Thousands of people in colourful ethnic dresses stood in long lines outside voting booths in three districts, dominated by the Maoist rebels who have given a poll boycott call, in the first of the five-phase election process.

Indian Maoists, who control vast swathes of rural India along its eastern flank, denounce elections and claim to fight for the rights of poor peasants and landless labourers.

Past elections in the eastern state, which shares a long border with Bangladesh, have been plagued by Maoist violence as well as frequent clashes between rival political groups.

“We have an unprecedented security cover and a tight vigil is being maintained at every polling booth,” Raj Kanojia, a top police officer, told Reuters by telephone. “Voting is peaceful.”

The state’s ruling leftists are fighting the main opposition Congress party, which heads the federal government.

The left parties support the Congress coalition in New Delhi but are pitted against it in the state polls where the communists are aiming to win power for the seventh straight term since 1977.

Ignoring the Maoist boycott call, voters, including many women, trickled into booths from early in the day, as security forces with automatic weapons, watched over them.

The Maoist threat meant helicopters had to be used to fly polling personnel and voting machines to several ”hyper-sensitive” areas, police said.

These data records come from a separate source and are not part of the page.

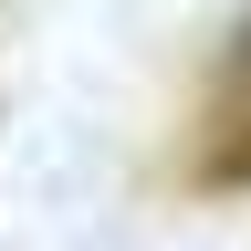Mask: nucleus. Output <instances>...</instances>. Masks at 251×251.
<instances>
[{
    "instance_id": "f257e3e1",
    "label": "nucleus",
    "mask_w": 251,
    "mask_h": 251,
    "mask_svg": "<svg viewBox=\"0 0 251 251\" xmlns=\"http://www.w3.org/2000/svg\"><path fill=\"white\" fill-rule=\"evenodd\" d=\"M230 63H241V74H251V31H241V52H230Z\"/></svg>"
}]
</instances>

In the run up to the polls, senior left party leaders have been vociferous about “reviewing” their support to the Congress coalition, accusing them of selling out to the United States by signing a landmark civil nuclear energy cooperation deal.

India and the United States finalised the pact during a March visit to New Delhi by President George W. Bush. The deal has to be approved by the U.S. Congress.

The left parties have also been critical of the Congress government’s economic polices, especially its ongoing drive to privatise state firms.

However, in West Bengal, reformist Chief Minister Buddhadeb Bhattacharjee has been riding a wave of economic liberalisation and has focused more on industry and investment, leaving the opposition searching for issues.

Pre-poll surveys have so far projected a grim picture for the opposition Congress and a Hindu nationalist alliance with the left predicted to wrest 220-230 seats in the 294-seat assembly.